● Set exercise
Turn the lines below into a JSON list of strings with one string per line, and omit blank lines. Leave the pictures out of the answer.

▽

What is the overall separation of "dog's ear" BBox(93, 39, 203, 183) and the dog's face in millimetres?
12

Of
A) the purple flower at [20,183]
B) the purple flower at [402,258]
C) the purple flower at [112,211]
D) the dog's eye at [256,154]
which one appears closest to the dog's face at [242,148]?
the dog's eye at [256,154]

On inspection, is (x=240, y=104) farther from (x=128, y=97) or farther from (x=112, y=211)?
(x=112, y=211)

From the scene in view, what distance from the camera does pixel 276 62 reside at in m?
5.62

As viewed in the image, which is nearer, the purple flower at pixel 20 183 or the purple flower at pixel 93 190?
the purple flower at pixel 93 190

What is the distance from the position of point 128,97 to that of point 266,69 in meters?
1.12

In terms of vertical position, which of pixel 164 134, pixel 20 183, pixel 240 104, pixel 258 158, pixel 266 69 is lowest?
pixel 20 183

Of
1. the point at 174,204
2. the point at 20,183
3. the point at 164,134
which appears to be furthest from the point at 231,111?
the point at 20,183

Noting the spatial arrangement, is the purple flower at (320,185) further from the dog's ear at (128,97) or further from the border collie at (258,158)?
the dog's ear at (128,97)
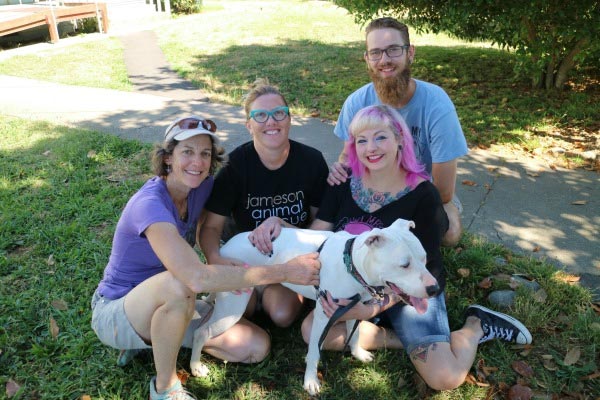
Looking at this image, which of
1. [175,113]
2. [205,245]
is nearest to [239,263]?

△

● The response
[
  "What is the overall separation of \"dog's ear\" BBox(93, 39, 203, 183) and the dog's face in millimetres?",
  "12",
  "Of",
  "A) the purple flower at [20,183]",
  "B) the purple flower at [402,258]",
  "C) the purple flower at [112,211]",
  "D) the dog's eye at [256,154]",
  "which one appears closest to the dog's face at [242,148]?",
  "the dog's eye at [256,154]",
  "On inspection, is (x=240, y=104) farther from (x=128, y=97) or farther from (x=112, y=211)?",
  "(x=112, y=211)",
  "From the scene in view, what distance from the camera does pixel 276 62 reside at in m?",
  "5.62",
  "As viewed in the image, which is nearer, the purple flower at pixel 20 183 or the purple flower at pixel 93 190?",
  "the purple flower at pixel 93 190",
  "What is the distance from the position of point 128,97 to that of point 266,69 in meters?",
  "1.12",
  "In terms of vertical position, which of pixel 164 134, pixel 20 183, pixel 240 104, pixel 258 158, pixel 266 69 is lowest?",
  "pixel 20 183",
  "Of",
  "1. the point at 174,204",
  "2. the point at 20,183",
  "3. the point at 164,134",
  "which appears to be furthest from the point at 231,111?",
  "the point at 20,183",
  "Noting the spatial arrangement, is the purple flower at (320,185) further from the dog's ear at (128,97) or further from the border collie at (258,158)?",
  "the dog's ear at (128,97)",
  "Looking at this image, which of",
  "1. [175,113]",
  "2. [205,245]",
  "is nearest to [239,263]?"
]